Du coup, et c’est la quatrième réduction, le mot a été associé à la reconstruction, en ignorant la prévention.
C’est-à-dire ?
La résilience implique quatre dimensions qui concernent l’ensemble de la société. Tout d’abord, la prévention : se préparer à une catastrophe possible. Ensuite, être capable de résister au choc. Puis la capacité de récupérer et de se reconstruire en prenant en compte l’expérience de la catastrophe pour mieux s’organiser.
Enfin, résorber les conséquences de la catastrophe sur les sujets qui l’ont vécue, ce qui est une façon de se préparer ensemble à d’éventuelles catastrophes ultérieures. Mais l’accent a été trop souvent mis sur l’individu et sur sa capacité de récupérer pour se faire « une vie meilleure ».
Et cela pose-t-il problème ?
Oui. Cette réduction sous-estime l’environnement dans lequel les individus se meuvent. Elle renvoie aux individus la responsabilité de leurs échecs. Elle se marie parfaitement avec les concepts d’« agilité », de « flexibilité » ou de « plasticité psychologique » ; beaucoup moins avec ceux d’« inégalité », d’« exploitation » ou de « capitalisme ».
Cet usage rend à la limite la précarité désirable car elle devient une source de créativité en permettant à chacun de se faire une « vie meilleure » à l’occasion d’un traumatisme. Autrement dit : acceptons les conditions de vie qui sont les nôtres puisque nous sommes résilients et que, donc, nous pourrons les dépasser…
En revanche, si la résilience est envisagée dans sa dimension sociétale, elle devient un outil pour agir ensemble et solidaires.
De quelle manière la résilience peut-elle servir l’action ?
La résilience ne peut pas se concevoir sans prendre en compte la vie sociale et la réalité démocratique dans laquelle évoluent les individus, la protection civile des populations face aux risques écologiques et l’accès à l’éducation. La société est un système constitué d’éléments imbriqués les uns dans les autres : l’individu, les familles, les communautés, les régions, les pays, jusqu’à la planète.
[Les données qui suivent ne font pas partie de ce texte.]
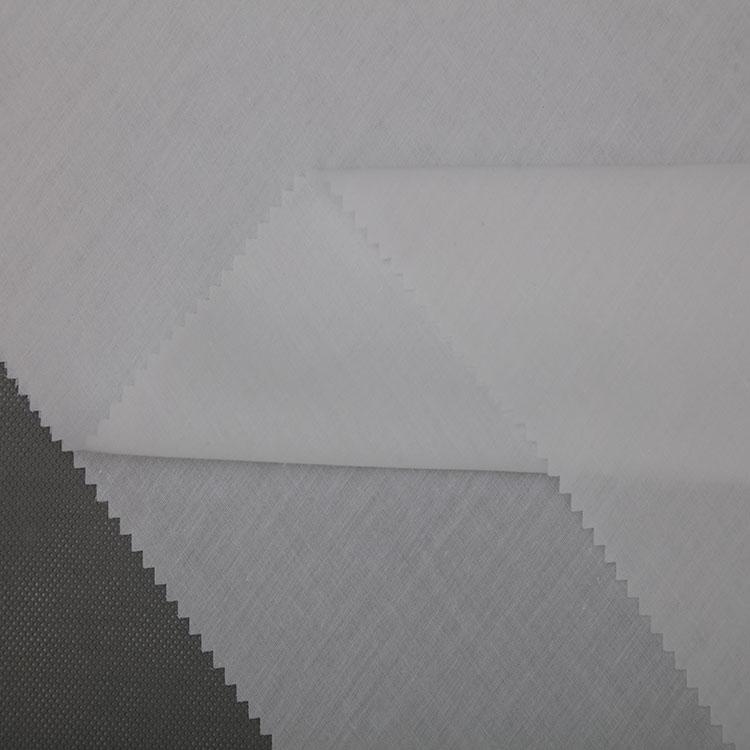 全棉衬衫面料 本白 漂白 白色衬衫面料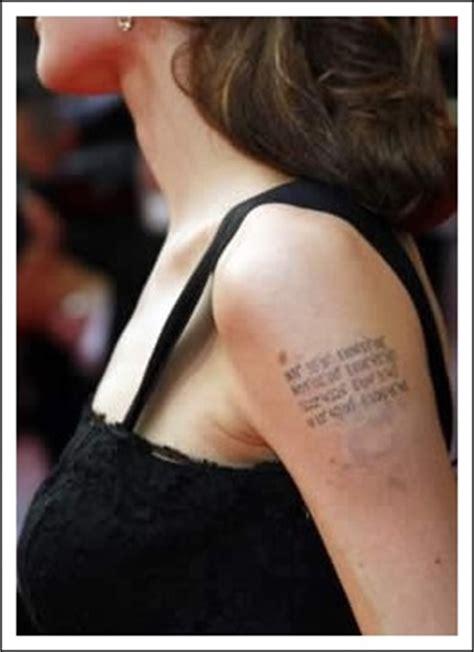 angelina jolie arm tattoo coordinates how do i figure out my latitude and longitude ask dave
Chaque élément a la possibilité de développer sa résilience en interdépendance avec les autres, et chacun de ces renforcements renforce la résilience globale du système.
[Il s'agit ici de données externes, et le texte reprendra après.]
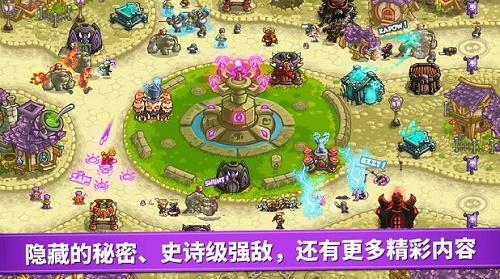 王国保卫战游戏下载-王国保卫战安卓版最新免费下载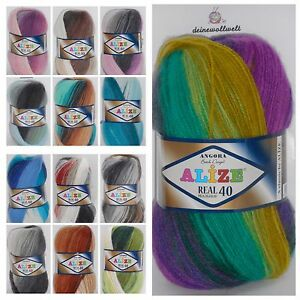 neu t rkische alize wolle angora real 40 batik 14 farben. Black Bedroom Furniture Sets. Home Design Ideas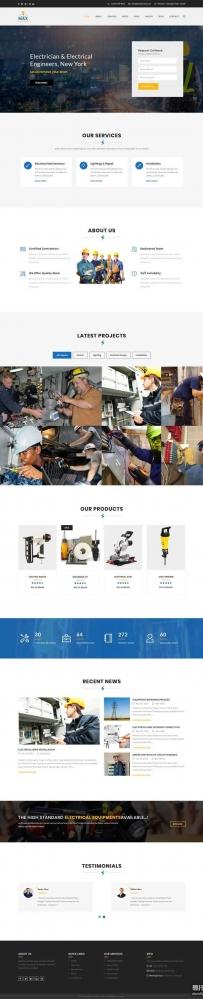 Bootstrap电力系统设备公司网站模板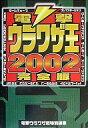 【中古】ゲーム攻略本 電撃ウラワザ王 2002完全版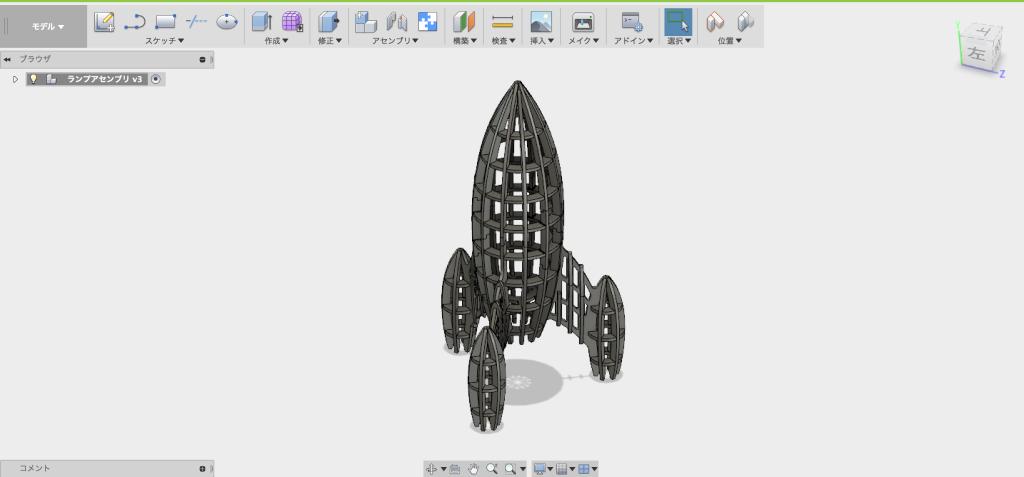 Fusion360で3Dデータ化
Mais il ne faut pas que chacun de ces niveaux s’exonère de ses responsabilités en renvoyant la balle à un autre niveau. Au plus fort de la crise sanitaire, la direction de l’Ap-Hp a proposé aux infirmières et infirmiers des formations en « relaxation de pleine conscience » pour soulager leur épuisement.
Mais les solutions individuelles doivent relever de choix individuels ! L’institution, elle, doit envisager l’ampleur des problèmes organisationnels et d’effectifs qu’affronte l’hôpital et s’attacher à les résoudre.
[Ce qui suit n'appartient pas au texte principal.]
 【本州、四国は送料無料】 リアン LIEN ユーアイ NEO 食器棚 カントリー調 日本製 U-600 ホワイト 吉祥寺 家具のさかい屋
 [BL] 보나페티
Diriez-vous que l’usage grandissant du terme de « résilience » dans le champ politique est de bon augure ?
L’usage de ce terme peut devenir un outil pédagogique s’il est associé à une culture de la solidarité et de la sécurité de tous par tous. La société doit être résiliente, mais il ne doit pas y avoir d’injonctions à la résilience et encore moins d’idéalisation de celle-ci.